The 2/12th Field Ambulance spent the remainder of 1942 in the Darwin area, rebuilding and continuing to support the 23rd Brigade. The unit was relieved by the 2/13th Field Ambulance in January 1943 and was posted to the Wollongong area. In May, the 2/12th Field Ambulance was making ready to deploy to Port Moresby and was taken to Sydney – where on 11 May, the men embarked aboard the hospital ship Centaur.

Built in the early 1920s on the River Clyde in Scotland as a merchant vessel, in early 1943 Centaur was converted to a hospital ship. It had a fully equipped operating theatre and dental surgery, and could carry 252 patients. Centaur was also clearly marked as a hospital ship. Around its freshly painted white hull a wide green band ran, broken in several places by large red crosses. At night, the vessel was brightly illuminated by powerful spotlights.

Centaur only completed two voyages with patients before beginning its ill-fated third and final voyage. In the early afternoon of 12 May the hospital ship steamed from Sydney for Cairns. Shortly after 4 am on the 14th, while most people were asleep, a torpedo fired by a Japanese submarine struck Centaur’s port side, hitting the oil fuel tank, which ignited in a massive explosion. The bridge superstructure collapsed and the funnel crashed onto the deck. Everything was covered with burning oil and a fire quickly began to roar across the ship.

Water rushed in through the gaping hole in her side. Many of those on board who had survived the explosion and fire were trapped as the ship started to go down bow first, and then broke in two. In just three minutes Centaur was gone. Of the 332 people on board, only 64 survived. The survivors were at sea for a day and half before they were rescued.

Adams, aged 30, was among the dead.

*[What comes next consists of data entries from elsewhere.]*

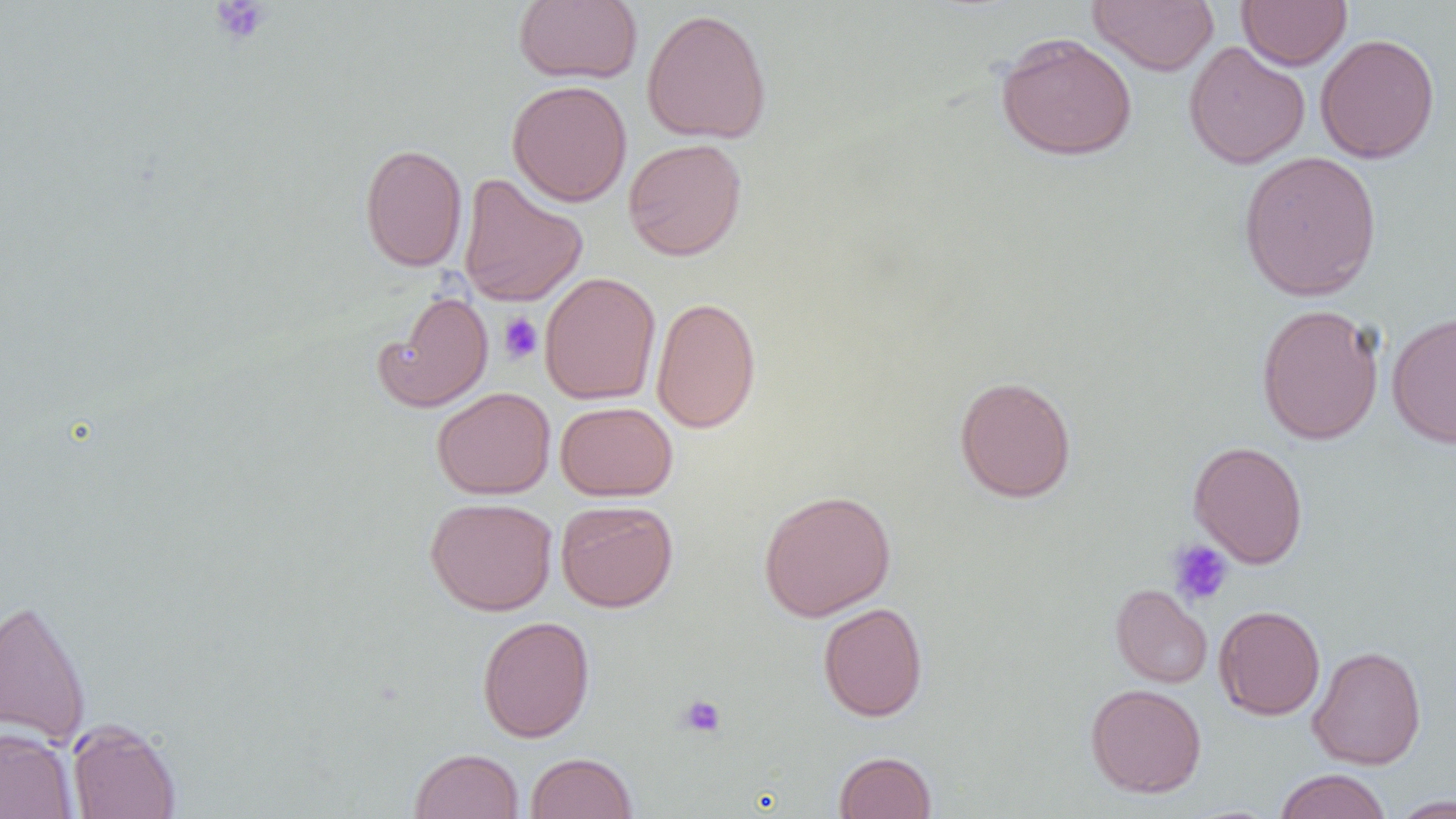

slide_level_diagnosis: negative for blood parasites
modality: optical microscopy
preparation: thin blood smear
uninfected_red_blood_cell_locations: 'approximate bounding boxes as named x1/y1/x2/y2 corners in pixels: (x1=512, y1=0, x2=643, y2=84), (x1=1087, y1=0, x2=1219, y2=76), (x1=1237, y1=0, x2=1352, y2=70), (x1=641, y1=8, x2=772, y2=144), (x1=994, y1=31, x2=1138, y2=161), (x1=1315, y1=33, x2=1440, y2=164), (x1=1183, y1=41, x2=1310, y2=169), (x1=507, y1=80, x2=632, y2=207), (x1=623, y1=138, x2=747, y2=261), (x1=359, y1=142, x2=468, y2=272), (x1=1238, y1=150, x2=1382, y2=301), (x1=457, y1=173, x2=588, y2=307), (x1=539, y1=271, x2=661, y2=404), (x1=373, y1=290, x2=494, y2=413), (x1=650, y1=296, x2=761, y2=434), (x1=1255, y1=303, x2=1385, y2=445), (x1=1387, y1=309, x2=1456, y2=448), (x1=954, y1=375, x2=1077, y2=503), (x1=431, y1=386, x2=556, y2=499), (x1=555, y1=401, x2=677, y2=501), (x1=1188, y1=440, x2=1309, y2=568), (x1=758, y1=489, x2=896, y2=621), (x1=425, y1=496, x2=558, y2=615), (x1=556, y1=499, x2=678, y2=612), (x1=1111, y1=583, x2=1213, y2=688), (x1=0, y1=597, x2=92, y2=747), (x1=818, y1=602, x2=929, y2=722), (x1=1214, y1=605, x2=1326, y2=720), (x1=477, y1=615, x2=595, y2=743), (x1=1308, y1=645, x2=1427, y2=769), (x1=1085, y1=683, x2=1206, y2=798), (x1=66, y1=719, x2=182, y2=819), (x1=0, y1=727, x2=78, y2=819), (x1=410, y1=748, x2=524, y2=819), (x1=834, y1=750, x2=937, y2=818), (x1=525, y1=751, x2=637, y2=818), (x1=1274, y1=769, x2=1392, y2=819), (x1=1388, y1=795, x2=1455, y2=818)'
magnification: 1000x
image_size: 1456×819 pixels
field_of_view: one of a larger specimen
platelet_locations: 'approximate bounding boxes as named x1/y1/x2/y2 corners in pixels: (x1=210, y1=1, x2=272, y2=45), (x1=498, y1=312, x2=543, y2=364), (x1=1167, y1=540, x2=1233, y2=606), (x1=677, y1=694, x2=727, y2=739)'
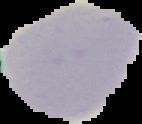 Malaria status: uninfected. From a thin blood smear. Image is 142×124 pixels. Cell region segmented out of the field of view; the surrounding area is masked to black.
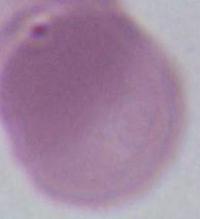

Captured at 1000x magnification. An erythrocyte is shown. Micrograph.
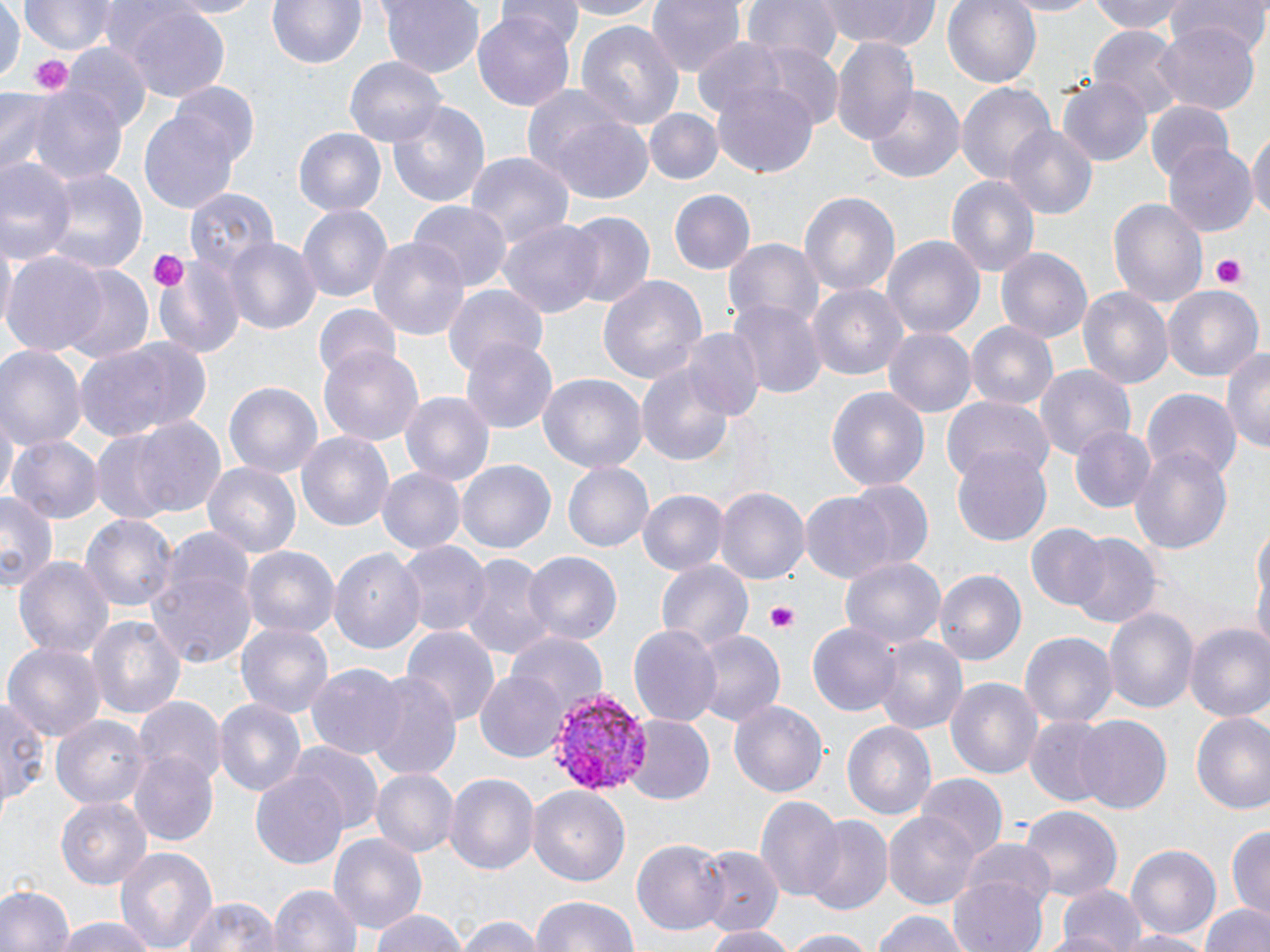
Approximate bounding boxes as [x1, y1, x2, y2] in pixels. Platelet locations: [30, 54, 72, 95], [147, 249, 189, 293], [1208, 254, 1247, 289], [766, 604, 799, 631]. Uninfected red blood cell locations: [0, 0, 21, 90], [18, 0, 120, 55], [159, 0, 267, 17], [265, 0, 369, 70], [377, 0, 486, 76], [497, 0, 581, 45], [556, 0, 666, 20], [644, 0, 745, 79], [738, 0, 844, 65], [817, 0, 941, 50], [942, 0, 1042, 90], [1001, 0, 1098, 15], [1088, 0, 1190, 35], [1167, 0, 1267, 54], [114, 2, 233, 103], [473, 10, 576, 110], [574, 21, 685, 137], [1154, 23, 1262, 114], [1089, 26, 1187, 118], [832, 37, 917, 143], [691, 38, 791, 129], [63, 42, 149, 132], [754, 42, 844, 133], [346, 56, 449, 148], [1059, 79, 1152, 166], [955, 80, 1058, 186], [172, 83, 261, 168], [711, 83, 819, 178], [864, 84, 966, 185], [24, 85, 129, 190], [0, 91, 65, 179], [384, 99, 492, 211], [1144, 100, 1234, 184], [138, 107, 241, 214], [646, 110, 721, 185], [539, 111, 656, 202], [1004, 123, 1100, 222], [293, 127, 387, 218], [1249, 131, 1270, 226], [1165, 142, 1258, 236], [464, 151, 572, 255], [1, 156, 75, 264], [37, 167, 150, 277], [946, 173, 1041, 278], [183, 188, 277, 278], [668, 190, 754, 276], [797, 190, 901, 299], [1109, 195, 1208, 308], [408, 200, 509, 294], [295, 201, 393, 302], [563, 210, 655, 307], [500, 220, 604, 318], [368, 232, 471, 341], [881, 235, 985, 338], [226, 237, 321, 336], [724, 238, 823, 333], [1, 240, 16, 337], [995, 247, 1094, 345], [2, 251, 108, 355], [152, 252, 248, 361], [57, 266, 154, 366], [598, 273, 707, 385], [807, 282, 909, 381], [1162, 283, 1264, 383], [441, 284, 549, 376], [1077, 286, 1174, 391], [729, 300, 825, 398], [312, 305, 401, 385], [964, 322, 1058, 413], [883, 327, 975, 419], [680, 328, 765, 424], [74, 336, 212, 442], [460, 337, 560, 432], [0, 343, 84, 453], [1221, 346, 1270, 454], [319, 348, 424, 446], [1033, 364, 1135, 463], [638, 365, 735, 464], [539, 374, 647, 473], [225, 381, 323, 479], [826, 385, 930, 491], [1144, 390, 1240, 481], [401, 391, 495, 488], [942, 396, 1052, 487], [2, 412, 17, 504], [129, 415, 227, 520], [1069, 425, 1157, 514], [296, 432, 396, 534], [8, 433, 103, 523], [87, 433, 185, 526], [1129, 443, 1233, 557], [952, 446, 1052, 549], [454, 459, 556, 557], [202, 460, 303, 561], [561, 462, 653, 552], [376, 468, 464, 555], [845, 478, 933, 571], [714, 486, 809, 585], [640, 489, 728, 577], [0, 491, 58, 589], [800, 491, 898, 585], [80, 512, 178, 617], [1253, 514, 1269, 636], [1027, 523, 1109, 611], [1068, 533, 1160, 631], [397, 540, 491, 641], [242, 546, 338, 641], [329, 547, 425, 657], [521, 550, 623, 645], [457, 552, 556, 664], [839, 554, 947, 648], [12, 555, 117, 662], [655, 557, 754, 653], [146, 559, 256, 669], [932, 568, 1026, 667], [1103, 606, 1198, 719], [85, 614, 185, 720], [235, 619, 336, 720], [806, 620, 902, 717], [629, 622, 722, 731], [1185, 624, 1270, 725], [402, 626, 498, 736], [693, 630, 784, 729], [505, 631, 607, 715], [1021, 633, 1117, 728], [874, 634, 968, 735], [3, 641, 105, 744], [307, 663, 408, 762], [360, 670, 464, 782], [475, 673, 566, 760], [945, 676, 1043, 783], [213, 695, 306, 799], [136, 696, 226, 787], [0, 697, 47, 814], [729, 700, 828, 797], [1190, 711, 1270, 814], [50, 714, 152, 811], [623, 715, 715, 806], [1075, 716, 1170, 816], [1026, 717, 1111, 805], [842, 719, 939, 822], [288, 742, 383, 836], [129, 751, 218, 847], [250, 769, 349, 870], [372, 769, 456, 858], [444, 773, 538, 875], [917, 776, 1006, 862], [528, 785, 629, 890], [56, 795, 152, 887], [754, 797, 845, 904], [1019, 806, 1123, 903], [884, 812, 980, 908], [805, 816, 894, 918], [1229, 826, 1270, 914], [326, 832, 427, 938], [631, 839, 729, 936], [958, 839, 1057, 919], [1124, 842, 1222, 940], [115, 845, 218, 952], [695, 846, 782, 939], [950, 875, 1050, 952], [269, 883, 362, 952], [1055, 884, 1147, 952], [0, 885, 73, 952], [528, 894, 640, 952], [179, 896, 282, 952], [1201, 900, 1269, 952], [366, 909, 473, 952], [870, 910, 974, 952], [455, 914, 545, 952], [50, 917, 163, 952], [702, 925, 799, 951], [777, 928, 885, 951], [1112, 930, 1215, 952]. Plasmodium vivax-infected red blood cell locations: [547, 688, 656, 801]. Slide-level diagnosis: Plasmodium vivax. Single field of view. Thin blood film. May-Grünwald-Giemsa stain. 1000x magnification. Image is 1270×952 pixels. Optical microscopy.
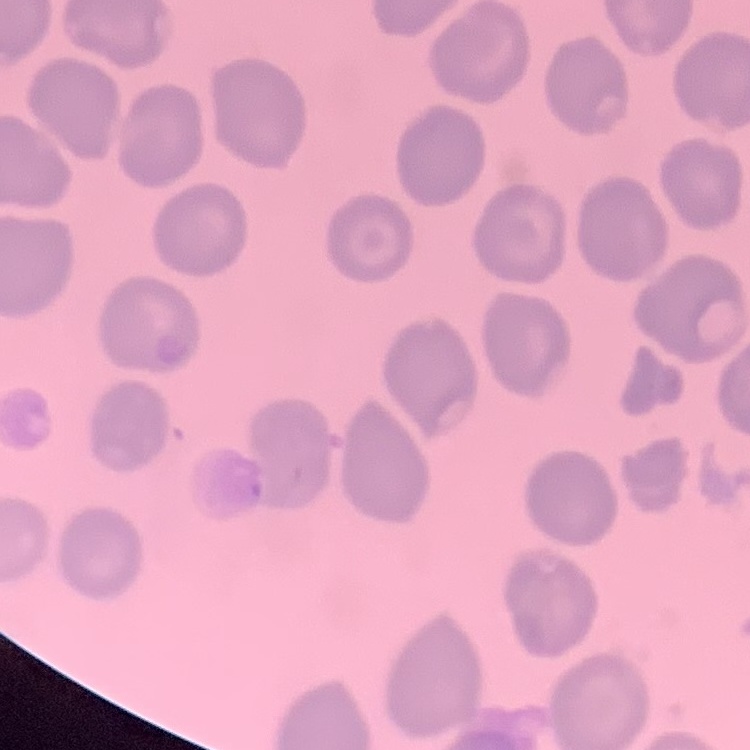

Summary:
  - Erythrocyte morphology: no rouleaux formation
  - Image type: one tile cut from a larger photomicrograph
  - Preparation: thin peripheral smear
  - Stain: Field's or Giemsa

Of the 200 men of the 2/12th Field Ambulance, only 14 survived. The unit had been all but annihilated for a second time. However, the 2/12th Field Ambulance was rebuilt for a third time and went on to serve in Borneo in 1945. Here the men were involved in the care and evacuation of prisoners of war and internees at Kuching.
Adams’ name is listed on the Roll of Honour on my left, among some 40,000 Australians who died while serving in the Second World War.

This is but one of the many stories of service and sacrifice told here at the Australian War Memorial. We now remember Private Alan Thomas Adams, who gave his life for us, for our freedoms, and in the hope of a better world.